* Instructions for the task
Determine whether each statement agrees with the article on the joint military drills below: 1. The exercise is set to begin on February 28. 2. The North Korean authorities were not informed of the exercise. 3. 200,000 South Korean soldiers will take part in the exercise. For each, answer yes or no and quote the words of the article that decide it.

* Article
** begin **

South Korea and the United States Will Hold Annual Joint Military Drills

U.S.-South Korean Joint Drills (life.com)
The United States and South Korea announced that a new round of joint military operations would be conducted later this month, officials have announced on Tuesday, an annual exercise called this year Key Resolve and Foal Eagle.
The officials said that the exercise would begin on February 28 and will be conducted until April, and that the North Korean authorities have been notified about it.
According to United States General Walter Sharp, who is leading the combined forces in the Korean Peninsula, 12,800 U.S. soldiers and 200,000 South Korean ones will participate in the exercise to respond to realistic scenarios that are meant to face an attack that goes beyond conventional means.

U.S.-South Korean Joint Drills (militaryphotos.net)
One of the exercises is, according to the South Korean media, the simulation of a situation when North Korea becomes instable as a result of the death of President Kim Jong-il and his son Kim Jong-eun does not succeed in taking control over the country.

** end **

[Spatial question records]

** begin **

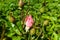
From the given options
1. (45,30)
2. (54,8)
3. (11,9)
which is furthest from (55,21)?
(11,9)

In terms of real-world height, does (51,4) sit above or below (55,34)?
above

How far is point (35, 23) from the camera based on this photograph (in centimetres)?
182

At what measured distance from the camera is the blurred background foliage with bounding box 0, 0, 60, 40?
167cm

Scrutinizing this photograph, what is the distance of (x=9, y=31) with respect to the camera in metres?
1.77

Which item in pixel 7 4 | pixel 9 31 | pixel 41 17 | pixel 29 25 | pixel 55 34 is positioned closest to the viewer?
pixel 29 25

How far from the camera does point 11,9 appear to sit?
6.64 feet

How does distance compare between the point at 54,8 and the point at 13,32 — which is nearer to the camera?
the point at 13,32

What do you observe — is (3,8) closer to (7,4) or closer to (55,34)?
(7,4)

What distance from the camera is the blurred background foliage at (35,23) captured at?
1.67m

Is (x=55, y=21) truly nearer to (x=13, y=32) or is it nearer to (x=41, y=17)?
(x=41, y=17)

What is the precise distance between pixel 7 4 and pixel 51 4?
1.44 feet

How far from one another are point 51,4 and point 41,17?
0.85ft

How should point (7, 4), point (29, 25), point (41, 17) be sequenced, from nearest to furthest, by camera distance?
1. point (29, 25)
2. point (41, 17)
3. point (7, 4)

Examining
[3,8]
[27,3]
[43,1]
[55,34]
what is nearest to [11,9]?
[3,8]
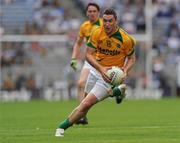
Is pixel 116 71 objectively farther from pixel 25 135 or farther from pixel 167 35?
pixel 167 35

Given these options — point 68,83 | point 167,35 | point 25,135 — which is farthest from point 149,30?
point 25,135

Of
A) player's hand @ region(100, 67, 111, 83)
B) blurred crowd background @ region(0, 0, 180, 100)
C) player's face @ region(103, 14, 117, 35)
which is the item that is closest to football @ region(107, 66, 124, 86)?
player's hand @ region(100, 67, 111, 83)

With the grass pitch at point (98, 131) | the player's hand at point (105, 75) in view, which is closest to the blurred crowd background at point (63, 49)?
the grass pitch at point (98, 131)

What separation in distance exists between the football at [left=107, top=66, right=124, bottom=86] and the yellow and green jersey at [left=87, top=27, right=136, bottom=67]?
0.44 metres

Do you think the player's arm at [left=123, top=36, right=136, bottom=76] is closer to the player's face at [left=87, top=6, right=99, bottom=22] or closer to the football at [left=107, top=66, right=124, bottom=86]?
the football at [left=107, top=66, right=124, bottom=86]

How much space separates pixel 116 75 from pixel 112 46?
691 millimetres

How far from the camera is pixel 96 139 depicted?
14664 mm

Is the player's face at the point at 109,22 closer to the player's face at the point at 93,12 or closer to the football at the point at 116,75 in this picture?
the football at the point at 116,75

** end **
** begin **

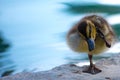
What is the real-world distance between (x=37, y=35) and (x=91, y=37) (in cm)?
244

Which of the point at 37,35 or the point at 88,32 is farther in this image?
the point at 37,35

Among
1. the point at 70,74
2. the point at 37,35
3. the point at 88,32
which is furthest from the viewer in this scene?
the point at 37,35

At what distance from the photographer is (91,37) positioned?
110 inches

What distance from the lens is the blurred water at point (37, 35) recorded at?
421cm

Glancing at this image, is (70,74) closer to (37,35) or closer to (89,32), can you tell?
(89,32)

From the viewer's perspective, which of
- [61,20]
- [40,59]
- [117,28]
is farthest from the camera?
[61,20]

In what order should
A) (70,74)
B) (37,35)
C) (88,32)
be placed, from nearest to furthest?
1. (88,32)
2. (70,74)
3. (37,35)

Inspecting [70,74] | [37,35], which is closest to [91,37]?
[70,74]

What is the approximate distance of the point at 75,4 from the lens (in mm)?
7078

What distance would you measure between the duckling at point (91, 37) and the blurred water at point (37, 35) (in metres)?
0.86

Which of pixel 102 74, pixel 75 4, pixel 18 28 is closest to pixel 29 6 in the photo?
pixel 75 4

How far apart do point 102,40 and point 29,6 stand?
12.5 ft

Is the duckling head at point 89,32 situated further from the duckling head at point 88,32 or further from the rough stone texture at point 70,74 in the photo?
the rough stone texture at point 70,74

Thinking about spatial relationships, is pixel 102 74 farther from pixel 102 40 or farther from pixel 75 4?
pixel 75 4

** end **

* Task response
1. Yes: "the exercise would begin on February 28"
2. No: "the North Korean authorities have been notified about it"
3. Yes: "12,800 U.S. soldiers and 200,000 South Korean ones will participate in the exercise"